[tahoe-lafs-trac-stream] [tahoe-lafs] #1010: use only 127.0.0.1 as local address
tahoe-lafs
trac at tahoe-lafs.org
Thu Aug 11 12:06:03 PDT 2011
#1010: use only 127.0.0.1 as local address
-------------------------+-------------------------------------------------
Reporter: duck | Owner: warner
Type: | Status: new
enhancement | Milestone: 1.9.0
Priority: minor | Version: 1.6.1
Component: code- | Keywords: privacy anonymity docs anti-
network | censorship
Resolution: |
Launchpad Bug: |
-------------------------+-------------------------------------------------
Changes (by zooko):
* keywords: privacy anonymity docs anti-censorship review-needed =>
privacy anonymity docs anti-censorship
Comment:
Okay, I've started reading the docs patch from
attachment:cleanup-1010.dpatch:
It helps to allay my confusion because it explicitly says "Note that this
is not the same as omitting ``tub.location``.". However, it doesn't help
all the way: what does it mean if you omit {{{tub.location}}}? (The
answer, I believe is, that it discovers your local IP addresses and
advertises them.) Does it mean anything if you say
{{{tub.location=None}}}, or is that an error?
I think there are four different use cases here, three of which are
currently supported, and our docs should be more explicit about
enumerating them.
1. Discover your local IP addresses and announce them.
2. Don't announce any routable IP address.
3. Announce a configured IP address instead of the dynamically discovered
one(s).
4. [not supported yet] Announce a configured IP address in addition to the
dynamically discovered one(s).
Also: is there a valid distinction between
* 2.a. Don't announce any routable IP address, but announce unrouteable
(LAN-scoped) IP addresses. Then nodes from out on the Internet cannot open
connection to you, but nodes on your LAN can. Also, people on your LAN can
use this to confirm your identity as a certain Tahoe-LAFS node, even if
nodes on the Internet can't. (Is this true? If you've for example,
configured all of your outgoing connections to go through a Tor or I2P
proxy, but you used this setting, then nodes within your LAN can open a
direct TCP connection to you, do foolscap negotiation with you, and thus
learn the mapping between your LAN-internal IP address and your foolscap
node ID.)

# Data extract:
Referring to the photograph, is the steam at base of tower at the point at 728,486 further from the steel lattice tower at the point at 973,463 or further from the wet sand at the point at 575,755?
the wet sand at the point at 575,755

# Work instructions:
1 > Please rewrite the Tahoe-LAFS ticket, everything from "I think there" down to "dynamically discovered one(s).", swapping "dynamically discovered" out for "automatically detected".
2 > Write the next part of the Tahoe-LAFS ticket, continuing on from its last sentence.

# Results by task:
1 >
I think there are four different use cases here, three of which are
currently supported, and our docs should be more explicit about
enumerating them.
1. Discover your local IP addresses and announce them.
2. Don't announce any routable IP address.
3. Announce a configured IP address instead of the automatically detected
one(s).
4. [not supported yet] Announce a configured IP address in addition to the
automatically detected one(s).

2 >
* 2.b. Don't announce any IP address except 127.0.0.1, meaning that nodes
off your own host can't open TCP connections to you but people on your own
host can. Again, does this mean you're vulnerable to an identity-revealing
attack, even if you use Tor, if the attacker can open TCP connections from
your own host? Is this a valid attack? It seems like it might be. What if
there is some sort of TCP proxy running on your host so that, even though
they can't execute arbitrary code on your host, they can open a TCP
connection which looks to you as though it comes from your own host?
* 2.c. Don't announce any IP address.
Now this patch currently lets the user express option 2 by setting
{{{tub.location=}}}, option 1 by setting no {{{tub.location}}}, and option
3 by setting {{{tub.location=207.7.145.194}}}. I'm -1 on this design:
* I find it confusing.
* The docs here mix this issue with issue #1086, by saying that
advertising an unrouteable IP puts you in "client only mode". In my
opinion (and I recognize that gdt, at least, disagrees), whether your
tahoe node initiates or accepts TCP connections should be independent of
whether it acts a storage server, storage client, or both. (Or introducer
or helper.)
* I'm not sure if it is sufficiently safe to protect the identities (by
which I mean IP-address-to-node-ID mappings) of Tor or I2P users. Perhaps
we need to support option 2.c., above, instead.
* I would prefer a design with an explicit {{{node.anonymous = True}}}, as
we discussed above.
* I would also prefer, I think, a design with option 2 being implemented
by setting {{{tub.location=127.0.0.1}}}.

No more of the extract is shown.